La découverte du sexe par une adolescente, réussite majeure de Catherine Breillat servie par des dialogues et des acteurs d’une grande justesse.
LE FILM : Malgré des variations d’une oeuvre à l’autre, Catherine Breillat réalise souvent le même film : une relecture fictionnée de son adolescence et de sa découverte du sexe, assaisonnée de quelques références à L’Empire des sens d’Oshima, son film de chevet. 36 fillette est l’une de ses réussites majeures, à placer entre Une vraie jeune fille et A ma sœur. Le film chronique l’ennui abyssal d’une adolescente de 14 ans pendant un séjour estival en famille au camping de Biarritz, et ses atermoiements entre désir et crainte d’une première expérience sexuelle avec un don juan local, homme déjà quadragénaire. Breillat déploie ses motifs favoris : la fierté rageuse d’une jeune fille qui entend ne pas s’en laisser compter, ni par ses parents, ni par les hommes, combinée à la descente de son piédestal dominant d’une certaine masculinité arrogante. Comme souvent chez Breillat, l’or de son cinéma se niche dans des dialogues à la fois justes et crus, et dans l’intensité de ses acteurs. Outre une apparition de Jean-Pierre Léaud égal à lui-même, c’est-à-dire génial, Etienne Chicot est remarquable dans l’expression d’une trajectoire qui le fait déchoir du statut de roi de la drague à celui d’un homme vaincu, abîmé, mené par une gamine de 14 ans. Mais le diamant du casting est Delphine Zentout (que l’on n’a malheureusement jamais revue), une sorte de mini-Béatrice Dalle explosive, moitié gamine moitié bombe d’hormones, qui ressemble sûrement aussi un peu à Breillat au même âge. Son visage passant de la fierté à l’enfance, son corps de déjà-femme et pas encore tout à fait femme, ses moues boudeuses, ses éclats de rage, son aplomb constituent à eux seuls tout un spectacle et une incarnation emblématique de l’adolescence. Et puis il y a le plan de son visage après la fellation, remake du fameux plan de L’Empire des sens qui constitue une sorte de scène originelle pour Breillat : pendant une scène de sexe, si l’on veut véhiculer un peu de métaphysique et pas seulement de la mécanique, ce ne sont pas les sexes qu’il importe de filmer mais les visages. Au-delà de son exploration de la défloration d’une jeune fille, 36 fillette est aussi un film très précis sur la France ordinaire des campings, des classes moyennes en congés payés, des boîtes de nuit provinciales et des zones urbaines incertaines entre centre et périphérie, ville et campagne.

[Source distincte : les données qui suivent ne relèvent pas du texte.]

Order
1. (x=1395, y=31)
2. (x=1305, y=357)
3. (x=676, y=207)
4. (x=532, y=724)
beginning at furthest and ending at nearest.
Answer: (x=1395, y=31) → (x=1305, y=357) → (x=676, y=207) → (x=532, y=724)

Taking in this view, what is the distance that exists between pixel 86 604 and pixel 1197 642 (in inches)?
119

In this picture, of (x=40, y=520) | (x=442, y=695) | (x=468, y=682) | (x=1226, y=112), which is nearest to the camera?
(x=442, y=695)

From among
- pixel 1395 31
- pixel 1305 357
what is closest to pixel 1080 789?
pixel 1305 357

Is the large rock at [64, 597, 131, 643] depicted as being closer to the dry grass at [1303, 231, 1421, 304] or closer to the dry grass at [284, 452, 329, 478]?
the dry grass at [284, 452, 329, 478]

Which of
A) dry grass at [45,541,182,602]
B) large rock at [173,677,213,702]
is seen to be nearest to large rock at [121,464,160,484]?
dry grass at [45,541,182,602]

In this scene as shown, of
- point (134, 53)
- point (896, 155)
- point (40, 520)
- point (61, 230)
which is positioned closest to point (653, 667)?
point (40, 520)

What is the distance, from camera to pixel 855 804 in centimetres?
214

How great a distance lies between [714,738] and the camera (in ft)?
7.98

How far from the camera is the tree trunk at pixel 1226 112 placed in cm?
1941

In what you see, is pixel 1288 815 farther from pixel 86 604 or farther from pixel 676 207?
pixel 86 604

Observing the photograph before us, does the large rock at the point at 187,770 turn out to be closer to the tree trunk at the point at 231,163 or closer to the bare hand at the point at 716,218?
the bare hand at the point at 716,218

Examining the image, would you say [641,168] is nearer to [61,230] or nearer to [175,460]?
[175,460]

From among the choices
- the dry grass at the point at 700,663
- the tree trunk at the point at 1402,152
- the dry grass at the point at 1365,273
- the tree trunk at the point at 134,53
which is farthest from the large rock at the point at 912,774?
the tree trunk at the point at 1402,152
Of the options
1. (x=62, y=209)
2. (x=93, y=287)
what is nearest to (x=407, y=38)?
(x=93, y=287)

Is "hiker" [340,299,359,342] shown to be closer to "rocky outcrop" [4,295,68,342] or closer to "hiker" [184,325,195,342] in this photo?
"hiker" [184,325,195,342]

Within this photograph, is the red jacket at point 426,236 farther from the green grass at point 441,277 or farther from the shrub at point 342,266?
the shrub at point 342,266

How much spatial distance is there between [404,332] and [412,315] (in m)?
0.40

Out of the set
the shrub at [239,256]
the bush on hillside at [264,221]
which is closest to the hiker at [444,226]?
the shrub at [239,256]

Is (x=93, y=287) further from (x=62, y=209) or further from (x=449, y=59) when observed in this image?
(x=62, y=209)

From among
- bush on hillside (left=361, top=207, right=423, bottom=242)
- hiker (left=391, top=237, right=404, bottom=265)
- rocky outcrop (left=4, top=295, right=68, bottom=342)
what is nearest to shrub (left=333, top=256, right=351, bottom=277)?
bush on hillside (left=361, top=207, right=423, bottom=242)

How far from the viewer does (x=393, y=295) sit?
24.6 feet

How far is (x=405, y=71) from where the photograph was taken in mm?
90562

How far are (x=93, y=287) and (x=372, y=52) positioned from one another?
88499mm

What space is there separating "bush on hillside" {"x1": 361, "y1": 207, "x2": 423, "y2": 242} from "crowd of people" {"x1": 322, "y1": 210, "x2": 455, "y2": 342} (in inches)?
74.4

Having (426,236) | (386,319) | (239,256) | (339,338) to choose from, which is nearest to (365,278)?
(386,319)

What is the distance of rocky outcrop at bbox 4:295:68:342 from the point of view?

LE DVD : Outre une belle qualité technique de la copie, on trouvera ici un court making-of du film où Catherine Breillat parle de son rapport possessif, brutal et franc du collier avec les acteurs. “Je ne veux surtout pas les rassurer”, dit-elle. En retour, Etienne Chicot évoque un tournage difficile (si Breillat avait été un homme, il lui aurait “mis son poing dans la gueule”) tout en ayant conscience de participer à un film artistiquement exigeant et en reconnaissant que ce qui compte, c’est ce qu’il y a sur l’écran.